Local duo helps diabetes get its day.
Anyone who doubts that one or two highly motivated people can make a difference in the world never met Kari and Clare Rosenfeld.
It was 2001 when the mother-daughter duo were sitting at their kitchen table in Eugene, talking about diabetes and how to help young people with the disease "do something positive about their negative situation," mom Kari Rosenfeld said.
Five years later, that kitchen-table talk has turned into action, as the United Nations General Assembly this week adopted a resolution establishing World Diabetes Day, marking the first time the world body has recognized a noninfectious disease as posing a threat to global health.
"This resolution is of immense significance because for the first time governments in the world have recognized the enormity of the diabetes epidemic," said Dr. Martin Silink, president of the International Diabetes Federation, the Brussels-based umbrella group for national diabetes associations.
An estimated 246 million people worldwide have diabetes, about 6 percent of the world's adult population, of whom 80 percent live in developing countries.
The disease kills about 3.8 million adults each year, about the same as HIV/AIDS.
Kari Rosenfeld calls the diabetes epidemic "the tidal wave that's about to hit the world."
"It's going to cripple healthcare systems around the world if we don't do something about it now," she said.
Diabetes occurs when the body has problems producing insulin, a hormone that helps sugar leave the blood and enter cells to be used as fuel.
Type 1, or insulin-dependent, diabetes occurs when the body produces no, or not enough, insulin; type 2, or adult-onset, diabetes occurs when the body is unable to use the insulin it produces effectively.

## Input data
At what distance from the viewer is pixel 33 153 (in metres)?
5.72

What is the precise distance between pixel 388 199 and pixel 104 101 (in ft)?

## Work item A
Say whether each statement agrees with the diabetes article, answering yes or no and quoting the words of the article that decide it: (i) the United Nations General Assembly adopted a resolution establishing World Diabetes Day; (ii) most people with diabetes live in developed countries; (iii) the International Diabetes Federation is based in Geneva.
## Work item B
In the diabetes article, write out everything from "The disease kills" down to "used as fuel.", swapping "healthcare systems" for "health systems".
The listing is separate material and unrelated to the diabetes article.

## Answer section A
(i) Yes: "the United Nations General Assembly this week adopted a resolution establishing World Diabetes Day"
(ii) No: "of whom 80 percent live in developing countries"
(iii) No: "the Brussels-based umbrella group for national diabetes associations"

## Answer section B
The disease kills about 3.8 million adults each year, about the same as HIV/AIDS.
Kari Rosenfeld calls the diabetes epidemic "the tidal wave that's about to hit the world."
"It's going to cripple health systems around the world if we don't do something about it now," she said.
Diabetes occurs when the body has problems producing insulin, a hormone that helps sugar leave the blood and enter cells to be used as fuel.